Soutenance de Benoît Eyraud

Thèse préparée sous la direction d’Alain Cottereau et soutenue par Benoît Eyraud le 7 avril 2010, à l’EHESS. Mention très honorable et félicitations du jury

Titre de la thèse

  • « Les protections de la personne à demi capable. Suivis ethnographiques d'une autonomie scindée. »

Membres du jury

  • Alain Cottereau, directeur d'études à l'EHESS/directeur de recherche au CNRS,
  • Thierry Fossier, président de la chambre à la Cour d'appel de Paris/Professeur associé à l'Université,
  • Patricia Paperman, maître de conférences à l'Université Paris 8,
  • Bertrand Ravon, professeur à l'Université Lyon 2,
  • Irène Théry, directrice d'études à l'EHESS.

Présentation/Résumé de la thèse

Depuis plus de deux siècles, le Code civil présume que tout adulte est capable de décider et d’agir par lui-même. Cette présomption légale de capacité constitue le socle de l’autonomie politico-juridique reconnue à tout citoyen et l’assise des principes de liberté et d’égalité en droits promus dans les sociétés démocratiques.

⁂

_Votre tâche_
Reproduisez intégralement, à l'identique, le texte ci-dessus sur la soutenance de thèse de Benoît Eyraud.

_Bloc de données_
⁂

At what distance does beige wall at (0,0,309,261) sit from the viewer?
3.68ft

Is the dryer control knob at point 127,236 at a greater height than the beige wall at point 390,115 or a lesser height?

⁂

_Réponse rédigée_
Soutenance de Benoît Eyraud

Thèse préparée sous la direction d’Alain Cottereau et soutenue par Benoît Eyraud le 7 avril 2010, à l’EHESS. Mention très honorable et félicitations du jury

Titre de la thèse

  • « Les protections de la personne à demi capable. Suivis ethnographiques d'une autonomie scindée. »

Membres du jury

  • Alain Cottereau, directeur d'études à l'EHESS/directeur de recherche au CNRS,
  • Thierry Fossier, président de la chambre à la Cour d'appel de Paris/Professeur associé à l'Université,
  • Patricia Paperman, maître de conférences à l'Université Paris 8,
  • Bertrand Ravon, professeur à l'Université Lyon 2,
  • Irène Théry, directrice d'études à l'EHESS.

Présentation/Résumé de la thèse

Depuis plus de deux siècles, le Code civil présume que tout adulte est capable de décider et d’agir par lui-même. Cette présomption légale de capacité constitue le socle de l’autonomie politico-juridique reconnue à tout citoyen et l’assise des principes de liberté et d’égalité en droits promus dans les sociétés démocratiques.